«Dove eravamo rimasti?» Ha esordito così il sindaco Andrea Franceschi al rientro in Municipio, venerdì 3 ottobre, dopo 506 giorni di esilio da Cortina d'Ampezzo, citando la frase che Enzo Tortora disse nel 1987, tornando a Portobello, dopo l'assoluzione con formula piena dalle accuse che gli furono mosse. Il reintegro del primo cittadino ampezzano invece è stato possibile grazie ad un'ordinanza trasmessa dal Tribunale di Belluno alla prefettura, che lo aveva sospeso dal ruolo di sindaco in seguito alla misura cautelare, disposta dai magistrati, di divieto di dimora nel suo Comune, dopo l'arresto, il 24 aprile del 2013, per turbativa d'asta, abuso d'ufficio e violenza privata. Grazie all'ordinanza del tribunale, Franceschi ha potuto riprendere tutte le sue funzioni proprio il giorno della scadenza del divieto di dimora.
«Non posso negare che l'ultimo anno e mezzo sia stato molto impegnativo per me e la mia famiglia. Fin dal 24 aprile 2013, infatti, mi sarebbe bastato rassegnare le dimissioni per riacquistare immediatamente la piena libertà. Ho, invece, deciso di tenere duro perché so di aver sempre agito solo ed esclusivamente nell'interesse di Cortina d'Ampezzo. Se ho scelto di seguire la strada più difficile e tortuosa è anche perché, quando mio figlio sarà grande e mi chiederà di quel lontano aprile 2013, potrò guardarlo dritto negli occhi dicendogli che nella vita si deve essere disposti a fare dei sacrifici, quando si ha la coscienza a posto e si sa di aver agito correttamente. Le scorciatoie non servono a nulla: quello che conta veramente è poter sempre andare a testa alta».
«Oggi desidero ringraziare i miei concittadini per l'affetto e la solidarietà che non sono mai mancati e anche la gente di San Vito e di tutto il Cadore che ha accolto la mia famiglia come se fossimo sempre stati lì. Anche per questo continueremo a vivere, almeno per un po', nella casa dove abbiamo trascorso questo difficile periodo.
Mi auguro, poi, che questa vicenda possa essere di insegnamento anche per la nostra Comunità. In questo momento ritengo che sia importante andare avanti con serenità, rimboccandosi le maniche e rimanendo tutti uniti per il bene di Cortina.

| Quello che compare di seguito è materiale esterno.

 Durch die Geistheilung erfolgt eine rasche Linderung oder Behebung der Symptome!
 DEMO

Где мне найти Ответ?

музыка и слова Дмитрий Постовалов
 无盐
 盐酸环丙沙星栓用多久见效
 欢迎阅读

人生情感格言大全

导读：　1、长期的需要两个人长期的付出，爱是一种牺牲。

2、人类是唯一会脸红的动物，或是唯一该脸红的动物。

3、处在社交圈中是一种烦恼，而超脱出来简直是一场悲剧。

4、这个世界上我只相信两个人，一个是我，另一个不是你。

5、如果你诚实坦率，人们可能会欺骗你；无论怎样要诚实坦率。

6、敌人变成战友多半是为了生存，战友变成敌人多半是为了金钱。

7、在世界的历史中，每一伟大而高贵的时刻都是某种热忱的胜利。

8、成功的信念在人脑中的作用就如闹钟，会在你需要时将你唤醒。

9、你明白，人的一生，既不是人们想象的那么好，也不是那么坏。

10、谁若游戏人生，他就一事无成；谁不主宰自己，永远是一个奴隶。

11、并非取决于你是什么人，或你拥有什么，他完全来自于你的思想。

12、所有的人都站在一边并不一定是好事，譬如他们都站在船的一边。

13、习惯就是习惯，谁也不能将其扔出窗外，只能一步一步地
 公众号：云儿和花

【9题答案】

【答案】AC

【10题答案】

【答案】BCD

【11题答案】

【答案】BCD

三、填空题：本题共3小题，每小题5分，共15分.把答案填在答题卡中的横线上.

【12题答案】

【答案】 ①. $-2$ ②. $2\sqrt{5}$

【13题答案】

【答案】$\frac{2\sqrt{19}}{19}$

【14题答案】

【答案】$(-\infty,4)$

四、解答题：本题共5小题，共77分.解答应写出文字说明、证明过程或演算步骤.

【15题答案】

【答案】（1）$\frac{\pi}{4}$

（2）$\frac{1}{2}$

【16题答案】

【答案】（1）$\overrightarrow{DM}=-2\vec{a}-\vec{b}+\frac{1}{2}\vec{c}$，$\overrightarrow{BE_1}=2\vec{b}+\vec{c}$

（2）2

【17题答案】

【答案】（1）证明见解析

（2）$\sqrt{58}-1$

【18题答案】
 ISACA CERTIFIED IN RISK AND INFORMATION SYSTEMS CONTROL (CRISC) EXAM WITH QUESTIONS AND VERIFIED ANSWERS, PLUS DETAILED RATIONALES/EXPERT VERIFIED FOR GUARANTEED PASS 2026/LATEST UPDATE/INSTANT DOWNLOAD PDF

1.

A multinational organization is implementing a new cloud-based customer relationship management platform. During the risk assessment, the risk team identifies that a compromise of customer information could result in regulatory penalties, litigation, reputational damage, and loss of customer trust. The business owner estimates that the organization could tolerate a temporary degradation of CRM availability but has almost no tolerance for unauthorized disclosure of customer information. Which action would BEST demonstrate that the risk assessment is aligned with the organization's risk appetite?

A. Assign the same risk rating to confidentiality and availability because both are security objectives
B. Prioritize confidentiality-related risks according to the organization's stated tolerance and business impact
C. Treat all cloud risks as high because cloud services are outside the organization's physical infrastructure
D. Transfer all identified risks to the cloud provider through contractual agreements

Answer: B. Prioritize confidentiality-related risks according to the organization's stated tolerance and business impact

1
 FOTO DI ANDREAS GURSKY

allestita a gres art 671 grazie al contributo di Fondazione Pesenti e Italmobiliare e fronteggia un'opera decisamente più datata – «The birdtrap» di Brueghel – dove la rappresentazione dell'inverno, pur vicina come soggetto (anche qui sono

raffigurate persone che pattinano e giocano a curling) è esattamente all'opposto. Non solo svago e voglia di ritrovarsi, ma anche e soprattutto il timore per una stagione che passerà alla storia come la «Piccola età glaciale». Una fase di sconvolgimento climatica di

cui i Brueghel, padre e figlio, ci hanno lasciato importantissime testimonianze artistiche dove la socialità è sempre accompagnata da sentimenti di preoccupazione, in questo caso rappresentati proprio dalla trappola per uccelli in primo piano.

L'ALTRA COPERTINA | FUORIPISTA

Nessuno ha la bacchetta magica, ma posso garantire che lavorerò con il massimo impegno come ho sempre fatto».
Franceschi si è reso disponibile a rispondere alle domande dei giornalisti, a patto che non si parlasse della sua vicenda giudiziaria, ma subito dopo ha invece parlato proprio di questo, in una sorta di arringa personale.
«Quanto al processo, non ritengo corretto oggi entrare nel merito - ha detto Franceschi
- tuttavia, considerata l'ondata di fango che ha colpito la reputazione che mi ero costruito passo dopo passo, mi preme solo ribadire che non sono accusato di aver preso neanche un centesimo o di aver avuto vantaggi diretti o indiretti dai miei comportamenti.
Qui si discute solo se un Sindaco possa o non possa suggerire di abbassare la cifra di un appalto per risparmiare 100.000 Euro di soldi pubblici. E se possa o non possa dire ai vigili urbani di non fare imboscate con l'autovelox. Si discute, quindi, di quale sia il ruolo dei Sindaci in Italia. Probabilmente
- se avessi avuto in tasca la tessera di qualche partito invece di essere un amministratore libero e privo di padrini - la mia vicenda avrebbe aperto una seria riflessione che invece, finora, non c'è stata. Per quanto mi riguarda, ribadisco il rispetto per il lavoro della Magistratura e sono consapevole che solo all'interno del processo - dal quale non ho mai cercato di sottrarmi, anzi - potrà emergere la totale correttezza dei miei comportamenti».
Il sindaco, insieme al suo vice, Enrico Pompanin, e all'assessore Adriano Verocai, tornerà in tribunale il prossimo 14 gennaio.